By Janet Gilmore, Media Relations

BERKELEY - Campus officials expect about 23,500 new and continuing undergraduate students to register this fall, and just under 9,000 new and continuing graduate students.

Freshmen
An estimated 3,652 freshmen are expected to register this fall, 190 fewer than last year. This drop reflects the campus's initiative to keep enrollment within limits established under a memorandum of understanding with the City of Berkeley.

The ethnic breakdown for fall freshmen is projected to be 45.7 percent Asian American; 30.1 percent white; 11.1 percent Chicano/Latino; 4.0 percent African American; 0.4 percent American Indian; and 8.7 percent listed as "other" or who declined to state an ethnicity.

Estimates show that women will continue to represent the majority of the freshman class, though their numbers are expected to slip slightly this fall, to 53.4 percent, from 55 percent last year.

New transfer students
The number of transfer students is expected to increase from 1,671 enrolled last year to 1,702 for fall 2002. This is consistent with an agreement between the UC system and Gov. Gray Davis to increase the number of community college transfers to UC campuses.

Of the transfer students who said they intend to register, 35.8 percent are white; 33.4 percent Asian American; 12.2 percent Chicano/Latino; 4.1 percent African American; 0.9 percent American Indian; and 13.6 percent listed themselves as "other" or declined to state an ethnicity.

Women are expected to comprise 55 percent of the class, up slightly from 54.6 percent last year.

New graduate students
The approximately 2,800 new graduate students expected to enroll at UC Berkeley this fall will comprise the largest graduate student class since 1986. According to the Graduate Division, the students were accepted to UC Berkeley during the most competitive year ever for graduate student applications.

UC Berkeley saw a 23 percent increase from last year in the number of graduate school applications — from 27,338 to 33,569. This number includes applicants to the campus’s business and law schools. Of the 33,569 applicants, 5,700 were admitted, and about 2,800 have indicated plans to register. Last fall, 2,615 graduate students registered.

Women are expected to comprise 47.6 percent of the new group, up slightly from 47.1 percent last fall.
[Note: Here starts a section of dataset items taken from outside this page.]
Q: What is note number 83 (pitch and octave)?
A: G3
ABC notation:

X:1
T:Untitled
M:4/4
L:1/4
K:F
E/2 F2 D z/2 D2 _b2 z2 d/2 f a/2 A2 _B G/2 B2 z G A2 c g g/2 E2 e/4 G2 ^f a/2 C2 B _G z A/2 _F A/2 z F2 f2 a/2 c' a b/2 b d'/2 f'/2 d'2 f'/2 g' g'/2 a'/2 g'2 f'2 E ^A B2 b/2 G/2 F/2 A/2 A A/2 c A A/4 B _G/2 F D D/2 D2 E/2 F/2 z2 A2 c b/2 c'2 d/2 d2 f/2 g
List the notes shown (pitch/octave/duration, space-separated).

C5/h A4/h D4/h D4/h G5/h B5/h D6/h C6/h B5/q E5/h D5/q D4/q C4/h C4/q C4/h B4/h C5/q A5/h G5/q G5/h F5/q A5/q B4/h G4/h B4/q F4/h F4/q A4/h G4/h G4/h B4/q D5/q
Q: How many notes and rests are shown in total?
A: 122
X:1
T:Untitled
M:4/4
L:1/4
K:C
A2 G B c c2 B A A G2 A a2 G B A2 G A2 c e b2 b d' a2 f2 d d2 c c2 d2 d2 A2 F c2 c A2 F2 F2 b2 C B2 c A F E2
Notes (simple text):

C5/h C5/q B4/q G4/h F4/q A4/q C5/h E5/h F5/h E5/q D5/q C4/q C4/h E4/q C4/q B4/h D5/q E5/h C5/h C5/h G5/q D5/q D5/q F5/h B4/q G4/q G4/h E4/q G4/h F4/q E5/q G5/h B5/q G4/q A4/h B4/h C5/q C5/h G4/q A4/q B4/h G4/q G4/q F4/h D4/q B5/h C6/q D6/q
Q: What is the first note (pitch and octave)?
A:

More applications poured into the Haas School of Business’ full-time MBA program than at any other time in its 104-year history. Of the record 4,473 applicants, the Haas School had enrolled 241 as of Tuesday (Aug. 20).

This 37 percent increase from last year is "huge, huge, huge," said Jett Pihakis, director of domestic admissions for the Haas School’s full-time MBA program. Pihakis said the poor economy may best explain the surge.